Jainey Kumar Bavishi is a nationally recognized expert in climate adaptation and resilience who served from January 2023 to January 2025 as the assistant secretary of commerce for oceans and atmosphere, as well as the deputy administrator of the National Oceanic and Atmospheric Administration (NOAA), in the Biden administration.
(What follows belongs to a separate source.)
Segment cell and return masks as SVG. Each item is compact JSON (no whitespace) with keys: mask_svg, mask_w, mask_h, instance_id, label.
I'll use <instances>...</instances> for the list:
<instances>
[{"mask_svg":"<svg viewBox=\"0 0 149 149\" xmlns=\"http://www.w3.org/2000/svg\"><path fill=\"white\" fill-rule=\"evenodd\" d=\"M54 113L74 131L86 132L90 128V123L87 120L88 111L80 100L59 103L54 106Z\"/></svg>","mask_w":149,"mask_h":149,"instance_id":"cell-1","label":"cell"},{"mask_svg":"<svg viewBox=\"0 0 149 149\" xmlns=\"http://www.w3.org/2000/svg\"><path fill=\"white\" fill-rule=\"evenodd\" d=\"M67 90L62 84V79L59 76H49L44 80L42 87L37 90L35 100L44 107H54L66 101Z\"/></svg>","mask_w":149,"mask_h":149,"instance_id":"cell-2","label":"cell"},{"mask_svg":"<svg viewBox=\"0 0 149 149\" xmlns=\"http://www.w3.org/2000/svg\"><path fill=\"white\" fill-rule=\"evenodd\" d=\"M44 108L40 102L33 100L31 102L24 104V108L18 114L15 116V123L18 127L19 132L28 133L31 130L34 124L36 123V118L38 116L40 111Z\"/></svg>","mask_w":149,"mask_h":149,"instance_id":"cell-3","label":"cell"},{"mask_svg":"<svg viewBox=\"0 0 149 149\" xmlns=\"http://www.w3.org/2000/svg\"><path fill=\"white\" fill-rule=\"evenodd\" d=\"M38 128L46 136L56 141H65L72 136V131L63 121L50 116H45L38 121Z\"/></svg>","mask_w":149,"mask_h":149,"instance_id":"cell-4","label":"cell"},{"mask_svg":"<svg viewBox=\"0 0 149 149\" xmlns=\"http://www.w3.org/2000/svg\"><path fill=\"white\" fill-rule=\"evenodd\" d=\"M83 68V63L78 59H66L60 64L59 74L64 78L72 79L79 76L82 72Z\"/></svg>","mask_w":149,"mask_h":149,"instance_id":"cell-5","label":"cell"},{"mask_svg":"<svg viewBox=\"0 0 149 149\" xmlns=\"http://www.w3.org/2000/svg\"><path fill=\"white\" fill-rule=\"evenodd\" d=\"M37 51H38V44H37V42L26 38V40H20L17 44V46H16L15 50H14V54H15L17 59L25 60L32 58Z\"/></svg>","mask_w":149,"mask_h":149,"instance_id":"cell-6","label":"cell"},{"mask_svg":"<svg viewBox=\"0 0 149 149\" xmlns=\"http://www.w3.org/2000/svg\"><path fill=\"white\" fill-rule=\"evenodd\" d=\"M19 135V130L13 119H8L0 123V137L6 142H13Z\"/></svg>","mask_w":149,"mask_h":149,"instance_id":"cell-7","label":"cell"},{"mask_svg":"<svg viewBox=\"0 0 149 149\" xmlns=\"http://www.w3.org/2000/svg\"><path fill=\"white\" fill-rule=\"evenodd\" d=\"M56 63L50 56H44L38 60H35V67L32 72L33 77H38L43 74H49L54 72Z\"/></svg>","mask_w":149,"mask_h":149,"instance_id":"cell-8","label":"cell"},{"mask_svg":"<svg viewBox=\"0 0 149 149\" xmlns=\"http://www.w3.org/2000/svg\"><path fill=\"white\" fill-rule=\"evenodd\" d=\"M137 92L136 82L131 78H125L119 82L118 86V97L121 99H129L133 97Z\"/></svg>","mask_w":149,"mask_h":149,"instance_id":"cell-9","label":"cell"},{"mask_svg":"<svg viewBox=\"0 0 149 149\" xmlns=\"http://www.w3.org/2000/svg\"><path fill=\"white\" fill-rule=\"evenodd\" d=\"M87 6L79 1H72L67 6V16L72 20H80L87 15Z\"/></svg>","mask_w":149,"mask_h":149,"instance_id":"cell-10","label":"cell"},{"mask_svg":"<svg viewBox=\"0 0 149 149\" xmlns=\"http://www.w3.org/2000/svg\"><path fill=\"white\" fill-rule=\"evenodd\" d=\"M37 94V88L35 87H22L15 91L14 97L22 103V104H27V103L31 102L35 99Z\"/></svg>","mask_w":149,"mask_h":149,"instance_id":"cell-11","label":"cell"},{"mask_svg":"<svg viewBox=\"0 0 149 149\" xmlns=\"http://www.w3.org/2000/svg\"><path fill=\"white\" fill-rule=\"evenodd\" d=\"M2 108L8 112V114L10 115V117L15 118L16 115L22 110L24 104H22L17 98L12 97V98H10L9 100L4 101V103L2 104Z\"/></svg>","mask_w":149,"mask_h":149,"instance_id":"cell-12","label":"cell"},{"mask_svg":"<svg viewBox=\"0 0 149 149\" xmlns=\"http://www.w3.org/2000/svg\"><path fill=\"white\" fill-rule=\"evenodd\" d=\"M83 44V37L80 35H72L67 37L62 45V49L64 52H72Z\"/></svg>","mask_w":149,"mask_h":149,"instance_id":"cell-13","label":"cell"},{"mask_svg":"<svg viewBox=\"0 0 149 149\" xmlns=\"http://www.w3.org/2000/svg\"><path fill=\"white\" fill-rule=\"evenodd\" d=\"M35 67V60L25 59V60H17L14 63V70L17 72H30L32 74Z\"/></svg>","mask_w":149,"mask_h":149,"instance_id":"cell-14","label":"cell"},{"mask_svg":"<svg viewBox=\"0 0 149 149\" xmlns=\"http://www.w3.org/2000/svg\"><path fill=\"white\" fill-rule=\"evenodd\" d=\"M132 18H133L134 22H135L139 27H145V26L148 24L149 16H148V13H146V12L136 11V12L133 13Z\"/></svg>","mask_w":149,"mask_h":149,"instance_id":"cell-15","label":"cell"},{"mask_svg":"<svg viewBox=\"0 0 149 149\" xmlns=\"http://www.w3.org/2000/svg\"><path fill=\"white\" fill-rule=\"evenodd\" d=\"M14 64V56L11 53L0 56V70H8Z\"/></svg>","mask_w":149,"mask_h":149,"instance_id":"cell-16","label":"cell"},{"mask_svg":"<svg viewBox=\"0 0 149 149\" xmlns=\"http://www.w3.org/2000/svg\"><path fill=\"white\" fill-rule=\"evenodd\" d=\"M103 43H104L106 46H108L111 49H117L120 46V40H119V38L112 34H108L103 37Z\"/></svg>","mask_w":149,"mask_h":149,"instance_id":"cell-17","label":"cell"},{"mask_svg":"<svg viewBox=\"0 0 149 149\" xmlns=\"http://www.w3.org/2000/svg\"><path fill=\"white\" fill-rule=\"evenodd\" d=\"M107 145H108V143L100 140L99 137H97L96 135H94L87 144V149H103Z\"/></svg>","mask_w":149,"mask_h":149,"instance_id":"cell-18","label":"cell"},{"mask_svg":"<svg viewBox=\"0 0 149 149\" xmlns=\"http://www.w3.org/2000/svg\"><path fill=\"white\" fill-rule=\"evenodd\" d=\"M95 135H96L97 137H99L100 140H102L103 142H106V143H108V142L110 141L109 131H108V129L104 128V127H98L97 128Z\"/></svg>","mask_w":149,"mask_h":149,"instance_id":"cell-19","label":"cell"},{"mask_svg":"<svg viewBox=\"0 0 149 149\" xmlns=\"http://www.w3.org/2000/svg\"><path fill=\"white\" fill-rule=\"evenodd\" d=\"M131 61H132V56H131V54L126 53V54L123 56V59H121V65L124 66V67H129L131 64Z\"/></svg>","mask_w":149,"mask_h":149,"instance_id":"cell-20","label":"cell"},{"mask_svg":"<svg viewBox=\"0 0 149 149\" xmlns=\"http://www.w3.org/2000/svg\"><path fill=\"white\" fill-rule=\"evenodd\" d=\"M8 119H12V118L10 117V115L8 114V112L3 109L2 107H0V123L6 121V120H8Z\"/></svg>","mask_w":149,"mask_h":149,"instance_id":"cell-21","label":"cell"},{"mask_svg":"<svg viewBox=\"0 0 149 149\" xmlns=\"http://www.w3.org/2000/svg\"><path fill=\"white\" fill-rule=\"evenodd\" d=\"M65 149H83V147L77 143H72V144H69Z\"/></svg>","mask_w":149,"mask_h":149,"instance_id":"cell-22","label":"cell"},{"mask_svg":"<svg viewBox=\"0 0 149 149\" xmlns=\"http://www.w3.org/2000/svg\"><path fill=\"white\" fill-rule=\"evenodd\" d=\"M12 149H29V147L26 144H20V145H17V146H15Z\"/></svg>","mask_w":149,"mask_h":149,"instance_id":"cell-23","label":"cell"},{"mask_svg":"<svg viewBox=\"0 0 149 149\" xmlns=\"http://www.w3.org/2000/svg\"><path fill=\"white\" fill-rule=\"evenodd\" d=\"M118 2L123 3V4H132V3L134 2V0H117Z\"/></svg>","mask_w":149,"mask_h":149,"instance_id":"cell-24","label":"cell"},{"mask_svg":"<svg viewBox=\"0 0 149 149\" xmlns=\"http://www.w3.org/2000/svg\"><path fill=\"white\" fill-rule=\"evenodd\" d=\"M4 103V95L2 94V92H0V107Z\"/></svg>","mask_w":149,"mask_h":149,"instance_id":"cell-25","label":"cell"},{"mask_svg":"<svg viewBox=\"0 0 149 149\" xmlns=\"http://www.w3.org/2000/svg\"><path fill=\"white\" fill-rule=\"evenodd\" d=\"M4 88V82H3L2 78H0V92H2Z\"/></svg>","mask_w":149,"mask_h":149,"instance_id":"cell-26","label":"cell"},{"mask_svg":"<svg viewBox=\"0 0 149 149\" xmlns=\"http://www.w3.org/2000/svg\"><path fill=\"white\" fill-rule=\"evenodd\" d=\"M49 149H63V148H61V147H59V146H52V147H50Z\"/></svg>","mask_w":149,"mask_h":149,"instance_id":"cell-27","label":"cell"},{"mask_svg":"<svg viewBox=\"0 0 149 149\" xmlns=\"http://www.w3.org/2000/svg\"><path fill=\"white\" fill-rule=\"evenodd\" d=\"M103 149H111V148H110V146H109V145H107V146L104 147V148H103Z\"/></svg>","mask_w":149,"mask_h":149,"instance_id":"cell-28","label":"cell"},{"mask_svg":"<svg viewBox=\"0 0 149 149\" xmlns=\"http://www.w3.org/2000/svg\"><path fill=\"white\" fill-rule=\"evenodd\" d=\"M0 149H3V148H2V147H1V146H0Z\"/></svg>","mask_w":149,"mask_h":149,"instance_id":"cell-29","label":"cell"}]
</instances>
She served as the director of the New York City Mayor's Office of Climate Resiliency from 2017–2022. She oversaw a $20 billion plan to prepare New York City for the impacts of climate change, including along the 520 miles of the city’s coastline. Bavishi was the associate director for climate preparedness at the White House Council on Environmental Quality during the Obama administration, where she led the implementation of the climate preparedness pillar of the president's Climate Action Plan.

== Career ==
In 2017, New York City mayor Bill de Blasio appointed her as the director of the New York City mayor's Office of Recovery and Resiliency. She oversaw a $20 billion plan to help New York City prepare for the impacts of climate change, including sea level rise, intense rain and extreme heat. Mayor Bill de Blasio established the office in 2014, which includes a team of urban planners, architects, engineers, lawyers, and policy experts who use scientific evidence to develop programs and policies that address impacts of climate change.

Bavishi has also led nonprofit initiatives in the Gulf Coast after Hurricane Katrina and in the Asia-Pacific region. As of July 2025, she has served as a board member for Woodwell Climate Research Center.

Bavishi is a contributing author to the anthology, All We Can Save, edited by Ayana Elizabeth Johnson and Katharine Wilkinson.

== US Commerce Department Nomination ==
On July 28, 2021, President Joe Biden nominated Bavishi for the position of Assistant Secretary for Oceans and Atmosphere in the U.S. Department of Commerce, as well as the deputy administrator of the NOAA. Hearings were held before the Senate Commerce Committee on her nomination on November 17, 2021. The committee favorably reported her nomination to the Senate floor on December 1, 2021. Bavishi's initial nomination expired at the end of the year and was returned to President Biden on January 3, 2022.

President Biden resent Bavishi's nomination the following day. On March 3, 2022, the committee favorably reported her nomination to the Senate floor once again. The Senate confirmed her nomination on December 22, 2022. She assumed office on January 17, 2023.